Let us examine three key principles to any learning system: expressiveness, learnability and generalizability, and see how deep learning fits in.


This requires learning system that can:

  • Represent the complexity of the world.  It was proved in early 1990s that feedforward nets are universal function approximator. It means that any function imaginable can be represented by a suitable neural network. Note that convolutional nets are also feedforward net which represents a function that maps an image to any target values.
  • Compute anything computable. Roughly the same time, it was proved that recurrent nets are Turing-complete. It says that any program written down in a standard computer can be represented by a suitable recurrent neural network (RNN). It is even suggested that Turing machines (and even human brains) are indeed RNN.
These two theoretical guarantees are powerful enough to enable any computable applications, from object recognition to video understanding to automated translation to conversational agents to automated programmers. For example, one biggest challenge set out by OpenAI is to write a program that wins all programming challenges.


But merely proving that there exists a neural net to do a job does not mean that we can find the net within a budget of time, unless there are efficient ways to do so. In a supervised learning setting, learnability means at least three things:

  • Have a correct computational graph that enables effective and efficient passing of information and gradient between inputs and outputs. Finding a near-optimal graph is the job of architecture engineering, which is rather an art than a science. This is because the space of architectures are exponentially large, if not infinite. A right graph helps at least two things: (i) essential information is captured, and (ii) information passing is much easier. For example, convolutional nets allow translation invariance, which is often seen in images, speech and signals. With parameter sharing and the pyramid structure, training signals are distributed evenly between layers, and even weak signals at each image patch can multiply, enabling easier learning. And current skip-connections allow much easier passing of information across hundreds of layers.
  • Have flexible optimizers to navigate the rugged landscape of objective functions. Complex computational graphs are generally non-convex, meaning it is usually impossible to find the global optima in limited time. Fortunately, adaptive stochastic gradient descents are fairly efficient, including Adam, AdaDelta, RMSProp, etc. They can find good local minima in less than a hundred of passes through data.
  • Have enough data to statistically cover all small variations in reality. Practically it means hundreds of thousand data points for moderate problems, and millions for complex problems. An immediate corollary is the need to have very powerful compute, which usually means lots of GPUs, RAM, time and patience.
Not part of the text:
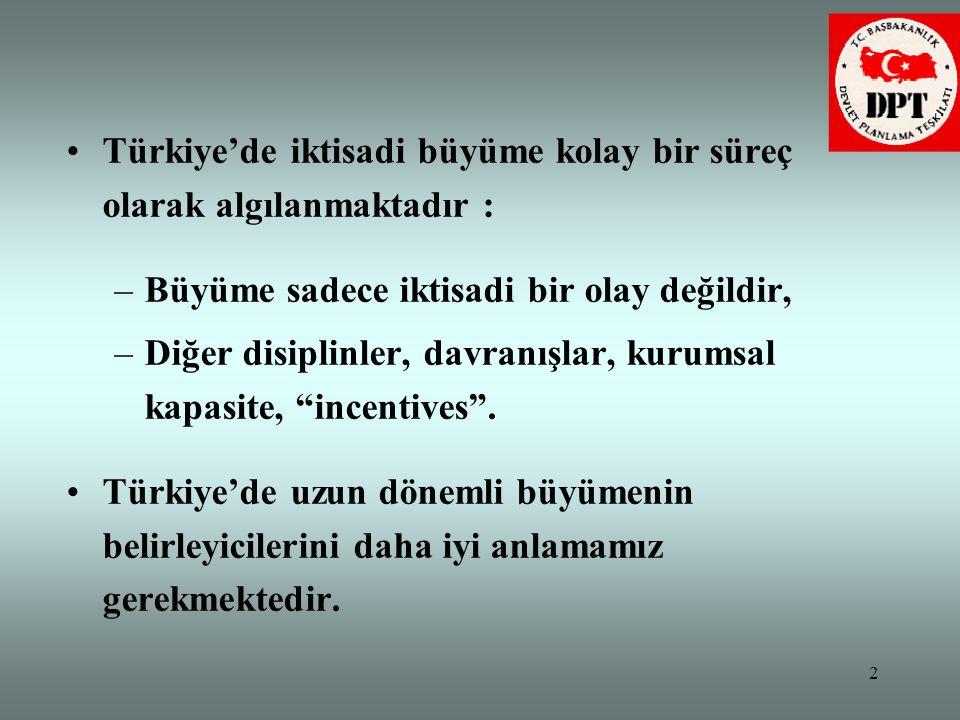 Türkiye'de iktisadi büyüme kolay bir süreç olarak algılanmaktadır :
Having a capacity to learn any function or program is not enough. The learnt program must be able to generalize to unseen data as expected. Overfitting easily occurs in modern models where millions of parameters are common. Fortunately, with lots of data, overfitting is less a problem. Also recent advances have introduced Dropout (and its cousin like Maxout, DropConnect, stochastic layers) and Batch-Norm, and they together help reduce overfitting significantly.

This is evidenced in deep nets systems that work in the wild (Self-driving cars, Google Translate/Voice, AlphaGo).

Of course, these three concepts are not enough to make deep learning work in practice. There are hundreds of models, techniques, and programming frameworks out there to make things happen.